Correlation Analyses
Correlation Between Age, Bleeding Number and Scales (n=44)
BDI: Beck depression inventory, OHQ: Oxford happiness questionnaire, SAAS: social appearance anxiety scale.
*Correlation is significant at the 0.05 level (Spearman correlation test).
**Correlation is significant at the 0.01 level (Spearman correlation test).

Relationship Map of Annual Bleeding Frequency Schematic representation of correlations between annual bleeding frequency and psychosocial outcomes. Strong positive associations were observed with patient depression (BDI), moderate positive associations with social appearance anxiety (SAAS), and negative associations with spouse happiness (OHQ). Patient appearance anxiety was further linked to increased depression in spouses
Secondary Associations
Secondary associations are detailed in Table 2. Patient BDI scores were positively correlated with SAAS scores (r = 0.586, p = 0.001) and negatively correlated with spouse OHQ scores (r = –0.372, p = 0.047). Patient SAAS scores were positively correlated with spouse BDI scores (r = 0.511, p = 0.001) and negatively correlated with spouse OHQ scores (r = –0.579, p = 0.001). Finally, spouse BDI scores were negatively correlated with spouse OHQ scores (r = –0.452, p = 0.014). Collectively, these findings (Table 2) underscore the interconnected psychosocial burden within families, linking patient distress directly to spouse well-being.
Clinical Relevance
These findings indicate that higher bleeding frequency is associated with greater depressive symptoms and appearance-related anxiety in patients, as well as reduced happiness in spouses. The strength of correlations (r > 0.5 for several associations) underscores the clinical relevance of these psychosocial outcomes.
Discussion
Hemophilia treatment has progressed from fresh frozen plasma to individualized regimens with novel products, including emicizumab prophylaxis as demonstrated in the HAVEN trials, and ongoing gene therapy studies, which have transformed patient-reported outcomes.20-22 These advances are consistent with recent World Federation of Hemophilia (WFH) Guidelines (2020–2023), which emphasize the integration of modern prophylaxis and patient-reported outcome measures into routine care. 23 Nevertheless, bleeding episodes and joint damage continue to affect patients’ physical appearance and performance, which are central to self-concept formation. 24 Frequent hospital admissions and bleeding-related complications impair quality of life not only for patients but also for their relatives. While depressive symptoms in patients with hemophilia have been widely studied, research on social appearance anxiety in adult patients and depressive states in spouses remains scarce and often outdated. 25 To our knowledge, this is the first study to apply the Social Appearance Anxiety Scale (SAAS) in adult patients with hemophilia, extending prior adolescent-focused work and situating our findings within contemporary psychosocial frameworks.10-27
Our findings demonstrate that both patients and spouses reported mean BDI scores above the clinical threshold (Figure 2, Table 1), underscoring the shared psychological burden of hemophilia.
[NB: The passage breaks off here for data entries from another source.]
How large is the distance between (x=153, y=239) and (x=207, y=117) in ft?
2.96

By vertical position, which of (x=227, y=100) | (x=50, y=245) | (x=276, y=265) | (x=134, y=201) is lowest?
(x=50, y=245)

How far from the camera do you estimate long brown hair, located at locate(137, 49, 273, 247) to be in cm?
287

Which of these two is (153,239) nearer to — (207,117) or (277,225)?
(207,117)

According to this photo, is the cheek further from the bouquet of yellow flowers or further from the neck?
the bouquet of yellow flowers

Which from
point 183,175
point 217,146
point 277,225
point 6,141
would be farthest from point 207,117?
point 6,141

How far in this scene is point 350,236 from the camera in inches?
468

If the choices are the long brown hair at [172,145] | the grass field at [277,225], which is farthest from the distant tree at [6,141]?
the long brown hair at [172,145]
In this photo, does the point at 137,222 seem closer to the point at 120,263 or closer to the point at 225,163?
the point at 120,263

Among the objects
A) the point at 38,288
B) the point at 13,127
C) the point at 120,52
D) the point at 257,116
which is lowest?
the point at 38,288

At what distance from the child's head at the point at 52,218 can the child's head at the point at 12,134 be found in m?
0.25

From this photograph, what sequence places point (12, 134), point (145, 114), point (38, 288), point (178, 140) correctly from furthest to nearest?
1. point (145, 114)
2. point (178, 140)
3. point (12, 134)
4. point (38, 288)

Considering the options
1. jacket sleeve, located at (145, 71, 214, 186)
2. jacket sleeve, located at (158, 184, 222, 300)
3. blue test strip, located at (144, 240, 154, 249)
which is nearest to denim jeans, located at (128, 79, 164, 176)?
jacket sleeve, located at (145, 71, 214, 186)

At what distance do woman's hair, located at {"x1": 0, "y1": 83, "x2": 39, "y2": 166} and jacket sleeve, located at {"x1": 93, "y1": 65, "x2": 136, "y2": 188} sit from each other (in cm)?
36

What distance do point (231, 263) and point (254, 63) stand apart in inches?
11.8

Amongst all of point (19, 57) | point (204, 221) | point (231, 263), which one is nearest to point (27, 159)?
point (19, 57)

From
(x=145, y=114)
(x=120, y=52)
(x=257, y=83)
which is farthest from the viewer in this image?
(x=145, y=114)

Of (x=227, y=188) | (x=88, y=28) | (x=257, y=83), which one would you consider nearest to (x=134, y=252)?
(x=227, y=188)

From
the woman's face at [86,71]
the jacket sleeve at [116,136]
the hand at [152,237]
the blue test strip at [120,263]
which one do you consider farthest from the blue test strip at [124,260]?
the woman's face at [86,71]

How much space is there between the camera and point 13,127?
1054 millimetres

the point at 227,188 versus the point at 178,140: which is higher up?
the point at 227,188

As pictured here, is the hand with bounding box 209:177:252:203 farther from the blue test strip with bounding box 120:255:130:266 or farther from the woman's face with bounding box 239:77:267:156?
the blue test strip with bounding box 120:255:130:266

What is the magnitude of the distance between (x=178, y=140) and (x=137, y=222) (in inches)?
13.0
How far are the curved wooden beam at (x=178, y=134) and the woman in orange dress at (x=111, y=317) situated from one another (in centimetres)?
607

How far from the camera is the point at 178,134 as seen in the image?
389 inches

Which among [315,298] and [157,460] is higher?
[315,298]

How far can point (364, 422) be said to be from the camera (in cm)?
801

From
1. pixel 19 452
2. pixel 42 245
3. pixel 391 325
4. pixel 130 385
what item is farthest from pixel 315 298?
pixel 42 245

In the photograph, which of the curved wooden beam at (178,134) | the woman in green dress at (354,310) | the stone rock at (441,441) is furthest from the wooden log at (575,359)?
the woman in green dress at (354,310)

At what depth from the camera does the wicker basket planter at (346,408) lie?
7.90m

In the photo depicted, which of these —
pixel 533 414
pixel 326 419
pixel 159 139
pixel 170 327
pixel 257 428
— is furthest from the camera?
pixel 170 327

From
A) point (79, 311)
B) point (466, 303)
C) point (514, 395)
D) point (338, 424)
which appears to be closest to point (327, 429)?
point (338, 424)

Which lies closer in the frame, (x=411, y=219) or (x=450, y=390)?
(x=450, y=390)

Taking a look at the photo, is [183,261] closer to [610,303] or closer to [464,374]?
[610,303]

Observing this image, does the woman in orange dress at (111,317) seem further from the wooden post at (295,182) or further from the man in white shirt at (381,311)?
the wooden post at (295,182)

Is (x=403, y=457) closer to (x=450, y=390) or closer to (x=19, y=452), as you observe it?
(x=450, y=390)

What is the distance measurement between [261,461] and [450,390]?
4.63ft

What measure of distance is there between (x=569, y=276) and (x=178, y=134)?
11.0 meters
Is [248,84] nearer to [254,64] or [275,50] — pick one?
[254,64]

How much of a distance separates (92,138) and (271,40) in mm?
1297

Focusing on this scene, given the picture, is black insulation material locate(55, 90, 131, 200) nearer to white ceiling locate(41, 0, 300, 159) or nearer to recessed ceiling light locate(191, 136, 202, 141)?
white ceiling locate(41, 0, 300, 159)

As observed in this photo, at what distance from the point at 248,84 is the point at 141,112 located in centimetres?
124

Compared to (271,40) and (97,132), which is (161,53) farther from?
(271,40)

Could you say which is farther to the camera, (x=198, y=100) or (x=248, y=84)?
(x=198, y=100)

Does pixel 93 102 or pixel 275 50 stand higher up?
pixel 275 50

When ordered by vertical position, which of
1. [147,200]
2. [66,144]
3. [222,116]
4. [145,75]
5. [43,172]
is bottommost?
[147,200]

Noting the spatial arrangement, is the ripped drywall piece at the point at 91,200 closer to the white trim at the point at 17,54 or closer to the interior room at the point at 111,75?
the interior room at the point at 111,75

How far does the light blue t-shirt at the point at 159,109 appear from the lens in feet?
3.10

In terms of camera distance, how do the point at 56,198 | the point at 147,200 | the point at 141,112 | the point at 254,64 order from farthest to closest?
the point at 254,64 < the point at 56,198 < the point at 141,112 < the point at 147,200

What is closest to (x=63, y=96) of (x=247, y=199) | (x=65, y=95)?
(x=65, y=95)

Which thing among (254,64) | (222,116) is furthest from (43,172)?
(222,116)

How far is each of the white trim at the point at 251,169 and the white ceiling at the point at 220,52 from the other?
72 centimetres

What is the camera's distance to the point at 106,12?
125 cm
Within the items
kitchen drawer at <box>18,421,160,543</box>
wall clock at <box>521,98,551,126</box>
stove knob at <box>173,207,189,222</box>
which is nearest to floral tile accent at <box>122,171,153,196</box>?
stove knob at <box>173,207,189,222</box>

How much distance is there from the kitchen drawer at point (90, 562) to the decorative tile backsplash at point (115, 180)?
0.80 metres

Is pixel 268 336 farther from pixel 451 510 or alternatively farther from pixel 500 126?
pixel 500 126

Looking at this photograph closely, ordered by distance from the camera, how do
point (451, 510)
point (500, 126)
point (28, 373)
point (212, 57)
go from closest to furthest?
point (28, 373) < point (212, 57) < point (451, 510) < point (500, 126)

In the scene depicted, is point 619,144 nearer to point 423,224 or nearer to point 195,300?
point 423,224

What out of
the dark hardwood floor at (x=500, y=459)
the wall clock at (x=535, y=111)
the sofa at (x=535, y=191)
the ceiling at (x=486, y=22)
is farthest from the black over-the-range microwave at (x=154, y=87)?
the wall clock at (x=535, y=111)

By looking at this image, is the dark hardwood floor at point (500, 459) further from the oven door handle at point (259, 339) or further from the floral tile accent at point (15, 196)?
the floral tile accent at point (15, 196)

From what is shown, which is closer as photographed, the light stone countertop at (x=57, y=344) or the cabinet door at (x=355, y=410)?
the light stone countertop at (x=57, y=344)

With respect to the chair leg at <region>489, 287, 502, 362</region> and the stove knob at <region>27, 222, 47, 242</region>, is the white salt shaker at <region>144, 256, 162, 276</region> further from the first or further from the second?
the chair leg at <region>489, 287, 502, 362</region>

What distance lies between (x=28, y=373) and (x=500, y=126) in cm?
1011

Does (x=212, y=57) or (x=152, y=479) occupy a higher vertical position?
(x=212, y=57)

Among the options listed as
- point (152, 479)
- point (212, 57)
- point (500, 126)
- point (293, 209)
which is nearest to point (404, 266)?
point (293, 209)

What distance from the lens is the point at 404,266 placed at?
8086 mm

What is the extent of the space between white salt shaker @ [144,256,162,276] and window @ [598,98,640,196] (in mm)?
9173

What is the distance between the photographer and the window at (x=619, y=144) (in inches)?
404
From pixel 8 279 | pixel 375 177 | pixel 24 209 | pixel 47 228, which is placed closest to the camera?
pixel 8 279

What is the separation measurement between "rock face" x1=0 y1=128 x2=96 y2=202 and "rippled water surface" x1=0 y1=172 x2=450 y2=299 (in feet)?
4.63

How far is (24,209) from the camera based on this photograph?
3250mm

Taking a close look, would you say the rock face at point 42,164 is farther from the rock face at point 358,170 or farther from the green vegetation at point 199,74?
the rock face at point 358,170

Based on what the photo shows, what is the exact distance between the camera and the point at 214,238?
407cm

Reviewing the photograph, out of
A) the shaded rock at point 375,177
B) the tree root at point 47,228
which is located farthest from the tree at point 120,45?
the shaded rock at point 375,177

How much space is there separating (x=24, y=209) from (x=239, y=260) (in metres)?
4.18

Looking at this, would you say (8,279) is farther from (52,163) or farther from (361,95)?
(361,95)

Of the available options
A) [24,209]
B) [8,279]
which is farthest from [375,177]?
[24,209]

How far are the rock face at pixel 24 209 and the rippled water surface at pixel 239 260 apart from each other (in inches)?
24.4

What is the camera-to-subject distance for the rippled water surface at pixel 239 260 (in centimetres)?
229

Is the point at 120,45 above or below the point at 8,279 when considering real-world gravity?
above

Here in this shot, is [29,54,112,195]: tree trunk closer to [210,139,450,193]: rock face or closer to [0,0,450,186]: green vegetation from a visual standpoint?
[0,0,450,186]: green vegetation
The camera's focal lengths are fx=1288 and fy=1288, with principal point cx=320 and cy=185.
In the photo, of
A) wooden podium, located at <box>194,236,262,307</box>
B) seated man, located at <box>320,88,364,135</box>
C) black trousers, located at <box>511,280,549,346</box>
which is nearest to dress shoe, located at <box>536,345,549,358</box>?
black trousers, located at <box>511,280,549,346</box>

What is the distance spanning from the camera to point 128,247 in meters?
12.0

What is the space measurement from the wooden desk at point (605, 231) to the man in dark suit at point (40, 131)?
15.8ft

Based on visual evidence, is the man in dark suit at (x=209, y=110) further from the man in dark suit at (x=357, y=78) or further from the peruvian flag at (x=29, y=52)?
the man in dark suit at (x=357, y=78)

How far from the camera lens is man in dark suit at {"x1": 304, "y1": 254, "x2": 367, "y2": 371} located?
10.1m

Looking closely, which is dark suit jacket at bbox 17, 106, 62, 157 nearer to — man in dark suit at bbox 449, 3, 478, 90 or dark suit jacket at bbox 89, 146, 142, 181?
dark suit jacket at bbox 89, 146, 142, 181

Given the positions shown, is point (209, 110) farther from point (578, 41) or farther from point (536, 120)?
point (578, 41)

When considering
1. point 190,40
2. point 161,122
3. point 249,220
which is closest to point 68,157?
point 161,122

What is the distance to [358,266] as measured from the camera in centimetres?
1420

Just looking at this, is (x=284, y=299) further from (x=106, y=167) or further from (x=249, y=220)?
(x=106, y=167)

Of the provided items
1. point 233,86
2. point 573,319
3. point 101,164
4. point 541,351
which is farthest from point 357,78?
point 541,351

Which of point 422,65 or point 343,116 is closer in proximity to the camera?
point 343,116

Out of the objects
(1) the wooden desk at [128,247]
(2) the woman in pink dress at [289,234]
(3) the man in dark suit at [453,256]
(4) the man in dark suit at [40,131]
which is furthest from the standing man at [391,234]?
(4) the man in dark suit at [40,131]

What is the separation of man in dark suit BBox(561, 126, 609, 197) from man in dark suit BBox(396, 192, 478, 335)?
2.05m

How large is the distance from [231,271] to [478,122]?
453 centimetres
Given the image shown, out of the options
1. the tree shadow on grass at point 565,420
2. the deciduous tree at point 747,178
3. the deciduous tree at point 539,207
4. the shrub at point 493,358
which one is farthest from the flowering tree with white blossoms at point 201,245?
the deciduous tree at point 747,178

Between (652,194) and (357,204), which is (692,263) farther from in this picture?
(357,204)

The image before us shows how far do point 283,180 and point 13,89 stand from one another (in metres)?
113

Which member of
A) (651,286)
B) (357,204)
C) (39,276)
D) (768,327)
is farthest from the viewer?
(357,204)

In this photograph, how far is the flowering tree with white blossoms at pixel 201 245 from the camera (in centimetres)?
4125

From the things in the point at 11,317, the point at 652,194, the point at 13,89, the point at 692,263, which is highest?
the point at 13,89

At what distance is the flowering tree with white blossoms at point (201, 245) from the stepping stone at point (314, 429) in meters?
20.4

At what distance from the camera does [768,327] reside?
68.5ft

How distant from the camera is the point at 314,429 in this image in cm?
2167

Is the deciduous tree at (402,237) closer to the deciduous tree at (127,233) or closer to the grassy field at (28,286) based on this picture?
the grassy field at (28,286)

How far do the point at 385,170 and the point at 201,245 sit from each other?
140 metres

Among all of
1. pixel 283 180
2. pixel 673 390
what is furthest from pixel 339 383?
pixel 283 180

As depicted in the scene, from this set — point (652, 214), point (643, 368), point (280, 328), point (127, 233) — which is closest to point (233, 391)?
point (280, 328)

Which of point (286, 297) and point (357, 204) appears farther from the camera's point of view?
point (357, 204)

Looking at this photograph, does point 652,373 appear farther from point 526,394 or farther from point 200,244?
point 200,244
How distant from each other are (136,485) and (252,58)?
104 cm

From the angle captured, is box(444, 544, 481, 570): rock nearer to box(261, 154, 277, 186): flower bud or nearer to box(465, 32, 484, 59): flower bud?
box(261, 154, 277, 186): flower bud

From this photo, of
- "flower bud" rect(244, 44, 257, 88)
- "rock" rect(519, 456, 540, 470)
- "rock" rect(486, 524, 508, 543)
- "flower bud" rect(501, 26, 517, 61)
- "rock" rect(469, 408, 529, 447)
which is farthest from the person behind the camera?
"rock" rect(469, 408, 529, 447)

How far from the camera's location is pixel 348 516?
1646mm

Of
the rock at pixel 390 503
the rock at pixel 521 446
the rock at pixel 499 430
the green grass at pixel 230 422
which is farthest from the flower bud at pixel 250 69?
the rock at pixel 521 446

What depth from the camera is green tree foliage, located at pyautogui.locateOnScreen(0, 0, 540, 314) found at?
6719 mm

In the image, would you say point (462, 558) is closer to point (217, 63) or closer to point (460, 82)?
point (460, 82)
Similar impairments in psychosocial outcomes were reported by Álvarez-Román et al., who found reduced quality of life in adult hemophilia A patients even in the absence of inhibitors. Importantly, social appearance anxiety decreased with age among patients, suggesting that younger individuals are more vulnerable to appearance-related concerns. 28 This aligns with prior work indicating that bleeding and complications influence emotional states and self-image. Notably, our study is the first to apply the SAAS in adult PWH. Köker et al. examined self-image in adolescents with hemophilia using the OSIQ and found no correlation between bleeding frequency and self-concept, possibly due to the broader scope of the instrument and the younger age group. 10 Similarly, Khair et al. reported reduced appearance anxiety after regular exercise in young adults, although bleeding frequency was not evaluated in their study. 29 This supports the potential role of structured exercise programs in mitigating appearance-related concerns among patients with hemophilia. By integrating recent multicenter and registry data, 30 our study highlights that psychosocial burden persists despite modern prophylaxis, reinforcing the need for systematic patient-reported outcome (PRO) assessments.
Our findings are consistent with recent literature emphasizing the psychosocial burden of hemophilia. Álvarez-Román et al. 28 reported impaired psychosocial outcomes in adult patients with hemophilia A, even in the absence of inhibitors. Peng et al. highlighted high rates of depression and anxiety among hemophilia patients enrolled in clinical trials, underscoring the persistence of psychological distress despite modern therapies. 31 Koseoglu et al. demonstrated elevated depression and anxiety scores in both hemophilia A and B cohorts, consistent with our findings. 32 Von Mackensen et al. further emphasized that psychosocial support remains an unmet need in hemophilia centers, supporting our recommendation for integrated care models. 33
The observed associations can be understood within a biopsychosocial framework. Biologically, recurrent bleeding leads to joint damage and visible deformities, which heighten appearance-related anxiety, particularly among younger patients. Psychologically, these physical changes contribute to depressive symptoms and diminished self-esteem. Socially, the burden extends to spouses, who experience reduced happiness and emotional strain in parallel with patient distress. This biopsychosocial cascade is consistent with global frameworks for quality of life in hemophilia, and underscores how biological complications translate into psychological and social domains. 30
We also observed that higher annual bleeding counts were strongly associated with increased depressive symptoms and moderately associated with appearance-related anxiety in patients (Table 2, Figure 3). These findings are consistent with the meta-analysis by Al Hunuti et al., which demonstrated that hemophilia complications elevate anxiety and depression risk. 34 In contrast, no direct relationship was found between bleeding frequency and depression in spouses, although Triemstra et al. reported higher depression levels in spouses of frequently bleeding patients in a cohort that included mild and moderate hemophilia cases during an era of on-demand treatment. 25
Finally, our study revealed that increased bleeding frequency in patients was associated with lower happiness scores in spouses, as measured by the OHQ (Table 2). This represents the first investigation of OHQ in spouses of adult PWH. Arab et al. assessed OHQ in parents of pediatric patients and found no relationship with social conditions such as visit frequency or marital status, highlighting differences in caregiver roles between parents and spouses. 35 It should be noted, however, that these associations are correlational and do not imply causation. While our findings suggest a link between bleeding frequency and reduced spouse happiness, causal inferences cannot be drawn from this cross-sectional design. Moreover, although our study extends previous caregiver research to adult partners, the novelty of partner-related findings should be interpreted cautiously and requires replication in larger, longitudinal cohorts.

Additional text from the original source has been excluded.